#### Assigned task 1:
Answer these questions about the bug report on the AMD64 fill routines, one line each:
(a) What code do the current implementations fall back on?
(b) What instruction is used for blocks smaller than a megabyte?
(c) Which versions have not been tested for correctness?
#### Assigned task 2:
Name every function in the bug report on the AMD64 fill routines whose name begins with "Fill".
#### Assigned task 3:
Write the next part of the bug report on the AMD64 fill routines, picking up after its final sentence.

#### Text for analysis:

AMD64 versions of FillWord, FillDWord and FillQWord are poorly optimised
Original Reporter info from Mantis: CuriousKit @CuriousKit
-
Reporter name: J. Gareth Moreton
Original Reporter info from Mantis: CuriousKit @CuriousKit
- Reporter name: J. Gareth Moreton
Description:
The implementations of FillWord, FillDWord and FillQWord are very poorly optimised on AMD64 platforms (e.g. Win64), falling back on general-purpose Pascal code. This may catch programmers off-guard who expect these functions to be faster than FillChar (generally they're about the same speed) when initialising memory of a known type larger than a byte.
Find attached a patch that implement assembly language optimisations for Win64 and 64-bit Linux (System V ABI).
Steps to reproduce:
Use QueryPerformanceTimer or equivalent to evaluate the average running time of FillWord, FillDWord and FillQWord, then apply the patch and perform the tests again to (hopefully) see drastic improvements.
Additional information:
The implementations make use of SSE2 (required to be present in 64-bit systems) and non-temporal hints when filling blocks of memory of a megabyte or larger. Smaller blocks make use of "rep stosq".
The Windows versions have been thoroughly tested for correctness, including on memory not aligned to a 16-byte boundary, and with counts that are not a power of two, but the Linux versions have NOT been tested for correctness due to the submitter's inability to currently compile and test for Linux.

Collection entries
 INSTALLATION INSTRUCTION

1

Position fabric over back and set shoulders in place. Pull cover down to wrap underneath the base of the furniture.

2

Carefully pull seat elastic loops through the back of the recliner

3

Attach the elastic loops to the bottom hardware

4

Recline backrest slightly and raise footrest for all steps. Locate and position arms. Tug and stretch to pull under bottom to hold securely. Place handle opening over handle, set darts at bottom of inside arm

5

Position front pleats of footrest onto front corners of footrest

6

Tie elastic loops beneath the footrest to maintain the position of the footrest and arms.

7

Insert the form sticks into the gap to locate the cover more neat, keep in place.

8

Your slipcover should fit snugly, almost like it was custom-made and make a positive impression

* * *

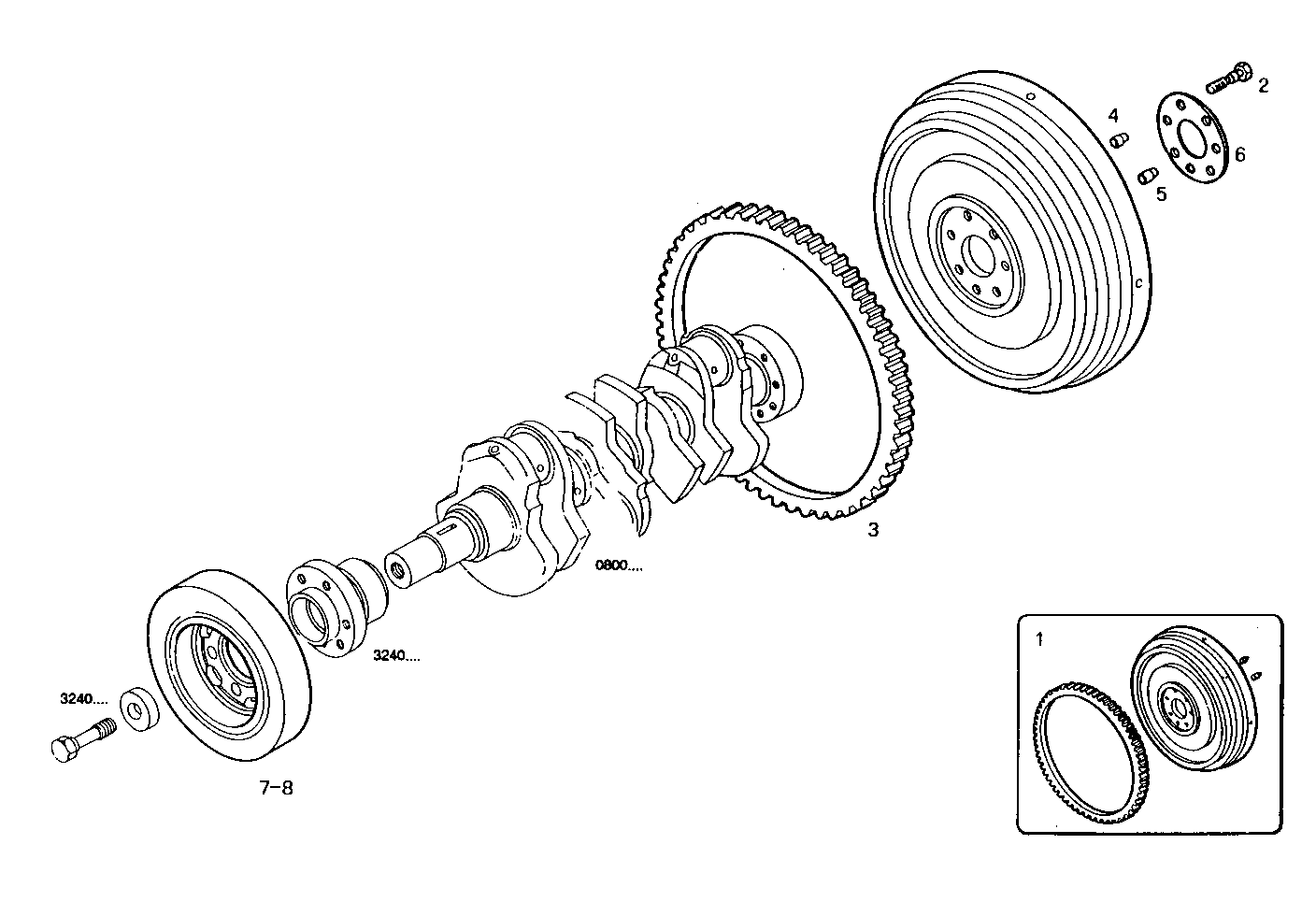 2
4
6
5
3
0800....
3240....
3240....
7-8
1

--

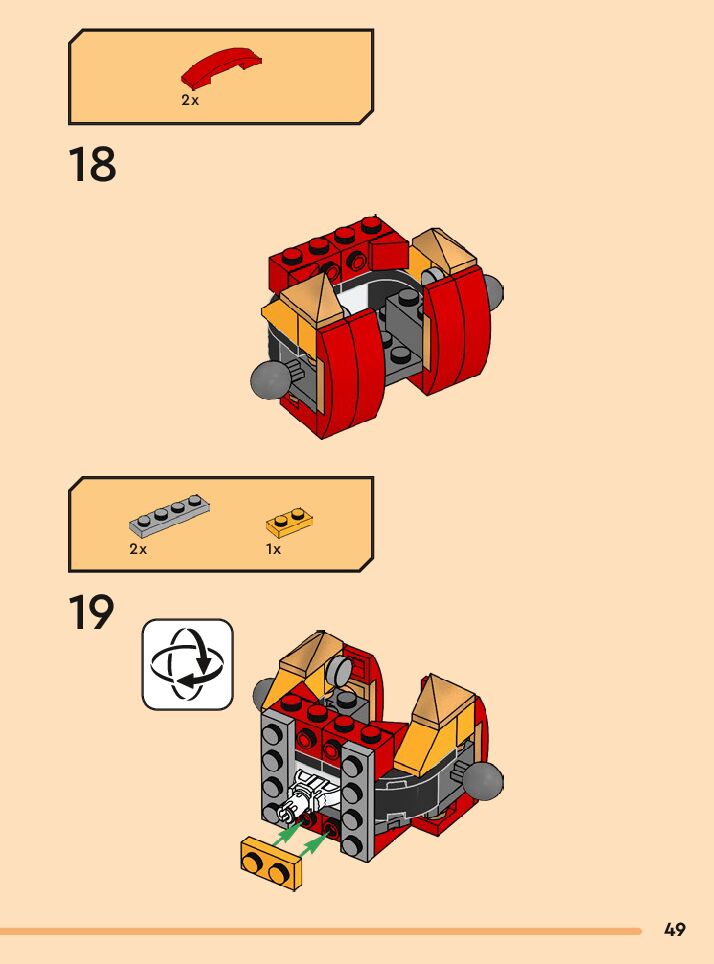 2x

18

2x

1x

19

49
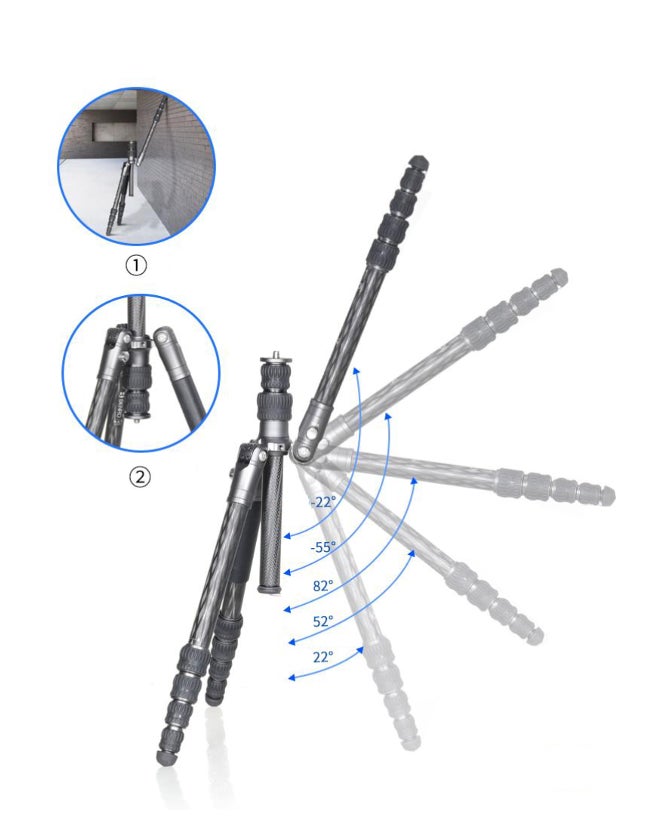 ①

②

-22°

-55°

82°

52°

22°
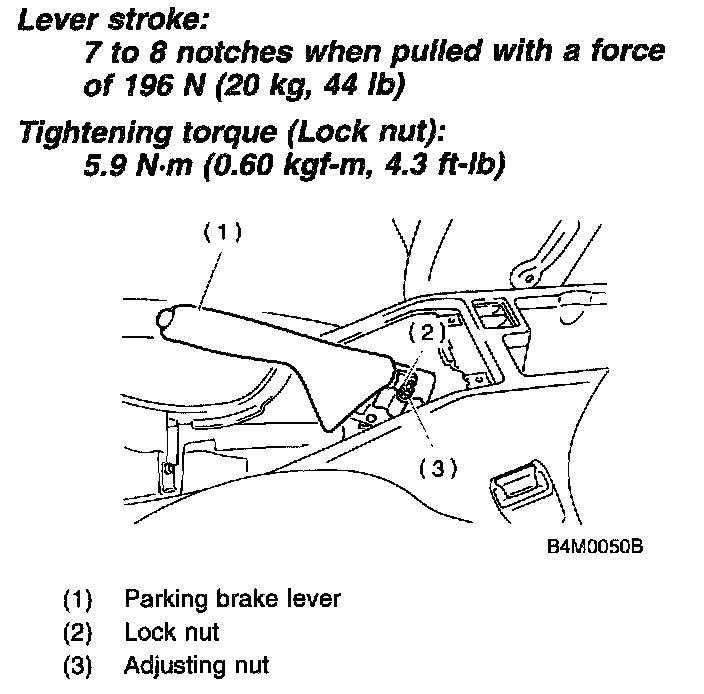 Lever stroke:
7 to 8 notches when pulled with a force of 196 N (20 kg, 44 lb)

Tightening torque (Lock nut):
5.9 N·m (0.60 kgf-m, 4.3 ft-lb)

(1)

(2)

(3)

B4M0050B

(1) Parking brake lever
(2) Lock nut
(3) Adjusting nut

#### Task result 1:
(a) General-purpose Pascal code.
(b) "rep stosq".
(c) The Linux versions.

#### Task result 2:
FillWord, FillDWord, FillQWord, FillChar

#### Task result 3:
Possibly requires additional code for proper stack unwinding during Structured Exception Handling in Windows due to the presence of "push %rdi" - Linux does not have this issue as the stack and non-volatile registers are not utilised.
Limitation:
The pointer to x must fall on a 2-byte, 4-byte and 8-byte boundary for FillWord, FillDWord and FillQWord respectively - failure to do so will likely raise an exception (caused by calling "movntdq" with misaligned memory). This limitation is fair because writing across a boundary in normal conditions (e.g. writing a Word to memory with an odd-numbered pointer) is highly unusual and normally deliberately contrived, since implicit and explicit memory assignment routines tend to put the memory block on a boundary that's relevant to the requested type, or to the machine word size.
Mantis conversion info:
- Mantis ID: 32637
- OS: Windows 7 (64-bit)
- OS Build: Enterprise
- Build: x86_64-win64-win32/win64
- Platform: Win64
- Version: 3.1.1
- Monitored by: » @xhajt03 (Tomas Hajny), » @neurolabusc1 (Chris Rorden), » @MageSlayer (Denis Golovan), » @CuriousKit (J. Gareth Moreton)